This rounds out a trilogy of recent cases involving Sunday closing laws, two in Prince George’s County, one in Montgomery County. In Giant of Maryland, Inc. v. State’s Attorney for Prince George’s County, 267 Md. 501, 298 A. 2d 427, appeal dismissed, 412 U. S. 915 (1973) we held that the Sunday closing law applicable to Prince George’s County, Maryland Code (1957, 1971 Repl. Vol.) Art. 27, § 534H (b) 1-3 did not permit Giant to avail itself of the exemption accorded drugstores, delicatessens and bakeries, because although Giant operated a pharmacy, a delicatessen and a bakery within its store, its business was the general sale of food products.

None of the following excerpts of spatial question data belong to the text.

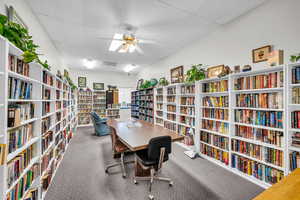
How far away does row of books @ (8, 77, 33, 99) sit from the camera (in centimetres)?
119

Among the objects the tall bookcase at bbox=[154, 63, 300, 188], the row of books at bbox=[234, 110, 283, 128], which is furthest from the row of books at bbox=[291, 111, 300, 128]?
the row of books at bbox=[234, 110, 283, 128]

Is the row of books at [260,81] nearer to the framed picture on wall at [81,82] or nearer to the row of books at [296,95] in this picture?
the row of books at [296,95]

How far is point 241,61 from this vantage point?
8.19ft

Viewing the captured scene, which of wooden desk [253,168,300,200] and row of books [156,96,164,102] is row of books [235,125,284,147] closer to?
wooden desk [253,168,300,200]

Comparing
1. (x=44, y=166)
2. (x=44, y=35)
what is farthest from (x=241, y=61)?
(x=44, y=35)

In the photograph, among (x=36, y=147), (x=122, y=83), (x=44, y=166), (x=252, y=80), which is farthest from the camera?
(x=122, y=83)

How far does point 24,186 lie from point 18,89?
3.40ft

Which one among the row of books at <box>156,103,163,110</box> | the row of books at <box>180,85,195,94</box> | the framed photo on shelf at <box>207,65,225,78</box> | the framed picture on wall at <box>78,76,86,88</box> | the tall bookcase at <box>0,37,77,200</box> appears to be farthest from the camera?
the framed picture on wall at <box>78,76,86,88</box>

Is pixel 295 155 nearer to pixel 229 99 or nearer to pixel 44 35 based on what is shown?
pixel 229 99

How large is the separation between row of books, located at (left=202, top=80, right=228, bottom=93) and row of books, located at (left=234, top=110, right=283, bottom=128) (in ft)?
1.75

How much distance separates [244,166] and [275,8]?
8.70 ft

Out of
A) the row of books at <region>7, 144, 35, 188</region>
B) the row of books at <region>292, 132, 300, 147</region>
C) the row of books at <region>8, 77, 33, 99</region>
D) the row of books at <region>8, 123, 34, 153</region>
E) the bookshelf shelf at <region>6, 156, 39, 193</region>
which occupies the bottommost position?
the bookshelf shelf at <region>6, 156, 39, 193</region>

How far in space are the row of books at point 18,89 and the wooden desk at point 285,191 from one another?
6.87 feet

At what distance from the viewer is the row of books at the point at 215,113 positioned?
262 cm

The second case, Dart Drug Corp. v. Hechinger Co., 272 Md. 15, 320 A. 2d 266 (1974), involved the interpretation of a similar Sunday closing law, Code (1957, 1971 Repl. Vol.) Art. 27, § 534J applicable to Montgomery County. The same Hechinger Company (Hechinger) which is the appellant here had instituted an action for declaratory and injunctive relief in the Circuit Court for Montgomery County against Dart Drug Corporation, Drug Fair, Inc. and Peoples Drug Stores, Inc., alleging that the defendants’ stores, which sold 67% of the same items sold by Hechinger, were permitted to remain open on Sunday, while Hechinger was required to be closed. In that case, we found that the three defendants did not qualify for the statutory exemption accorded to “[d]rugstores whose basic business is the sale of drugs and related items” because their basic business was not the sale of drugs. We modified the trial court’s order, and affirmed as modified a declaration and order enjoining and restraining the defendants from conducting business on Sunday in any store which regularly employed on weekdays more than six persons on any one shift.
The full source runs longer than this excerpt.